Они поженились две недели спустя и прожили десять хороших лет. Он знал, что Иллэ не любит его, но не придавал этому значения. Он не нуждался в том, чтобы его любили, — ему нужно было любить самому. Иллэ сразу это в нем разглядела и беззастенчиво пользовалась. А он ни разу не дал ей понять, что разгадал ее игру, — просто принимал все как должное и радовался жизни. Мудрец Киас остерегал его:
— Ты слишком много вкладываешь в нее, мой друг. Ты делишь с ней свою мечту, свою надежду, свою душу. Если она бросит тебя или предаст, что у тебя останется?

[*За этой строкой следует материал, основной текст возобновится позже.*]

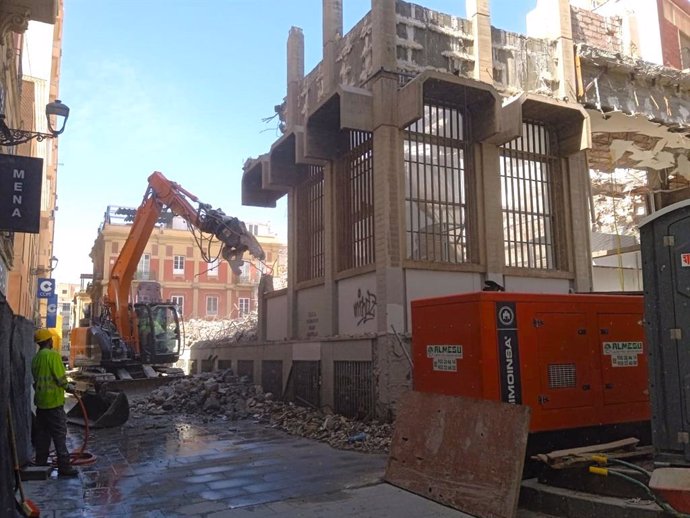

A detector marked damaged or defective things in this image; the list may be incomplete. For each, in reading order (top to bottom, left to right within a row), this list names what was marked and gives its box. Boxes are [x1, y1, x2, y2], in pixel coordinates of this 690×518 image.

broken concrete wall [392, 1, 472, 79]
broken concrete wall [492, 28, 556, 95]
broken concrete wall [568, 5, 620, 53]
rusty metal plate [384, 394, 528, 518]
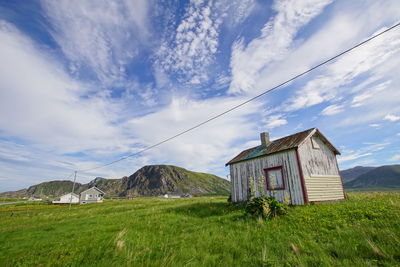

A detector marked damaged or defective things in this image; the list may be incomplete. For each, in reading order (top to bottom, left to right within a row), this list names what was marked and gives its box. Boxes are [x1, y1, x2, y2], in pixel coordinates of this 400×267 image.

rusty roof [227, 127, 340, 165]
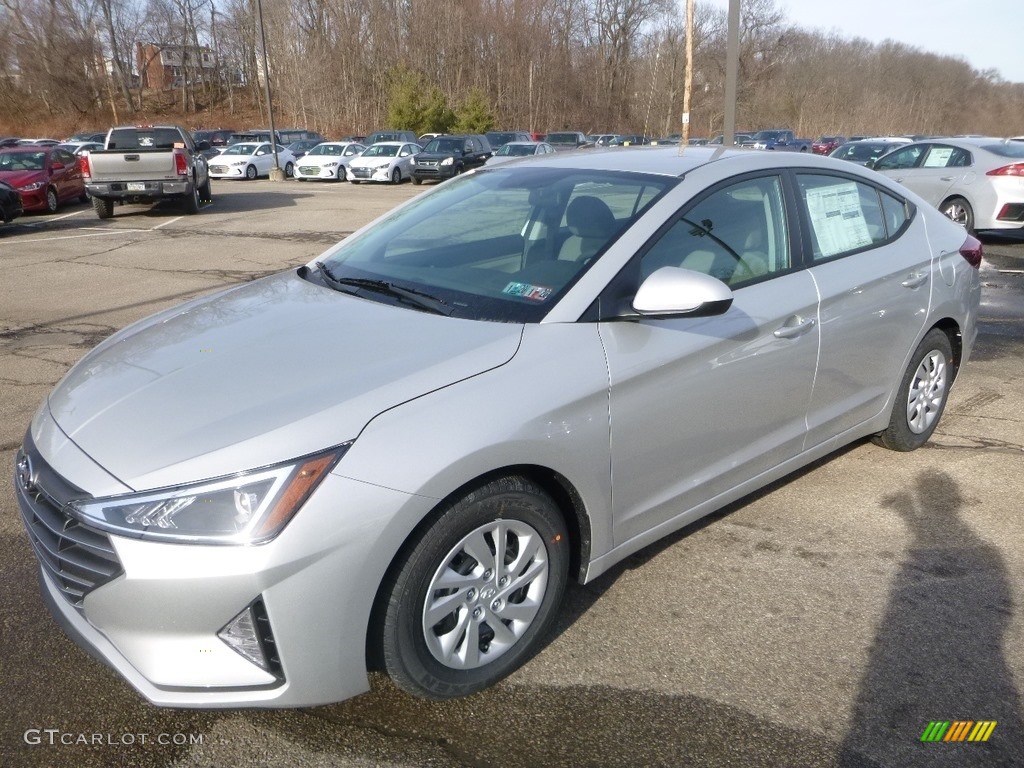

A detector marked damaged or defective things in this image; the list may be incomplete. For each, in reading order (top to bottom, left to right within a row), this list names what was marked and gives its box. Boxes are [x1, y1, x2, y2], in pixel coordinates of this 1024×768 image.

cracked pavement [2, 185, 1024, 768]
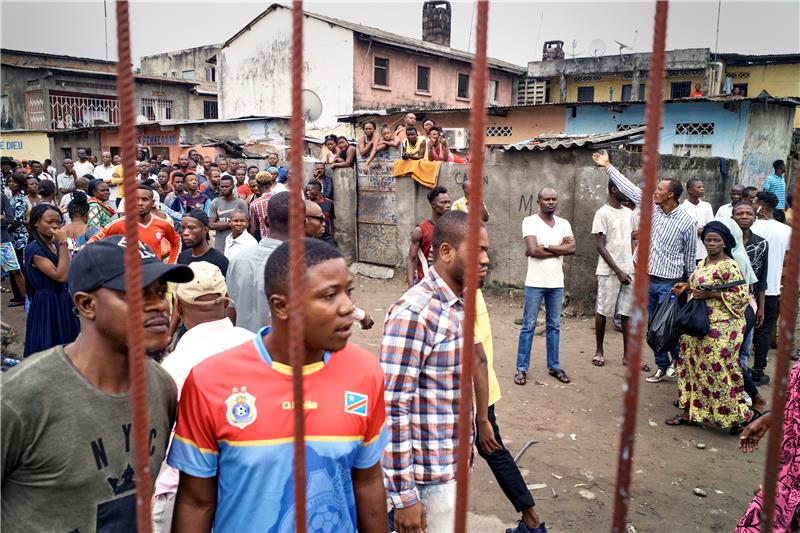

— Ничего, — чистосердечно ответил Тенака.
— Экий ты глупец, Тенака. Хотел бы я надеяться, что она все-таки останется с тобой.
— Она останется.
Он был так уверен в этом! Он не предусмотрел одного — смерти.
Тенака вздрогнул и запахнулся в плащ от поднявшегося ветра.
Он проводит девушку до Сузы, а сам пойдет в Дренан. Найти и убить Цеску — проще простого. Никакая охрана не в силах обеспечить человеку полную безопасность — если его убийца готов умереть. А Тенака более чем готов.
Он жаждет смерти, жаждет пустоты, где не бывает боли.
Цеска уже должен знать, что Тенака на пути к нему. Минул месяц, и письмо, отправленное морем в Машрапур, должно уже дойти до Дренана.
— Надеюсь, ты видишь меня во сне, Цеска, — и просыпаешься в холодном поту.
— Не знаю, как ему, — глухо прозвучал чей-то голос, — но мне ты снишься постоянно.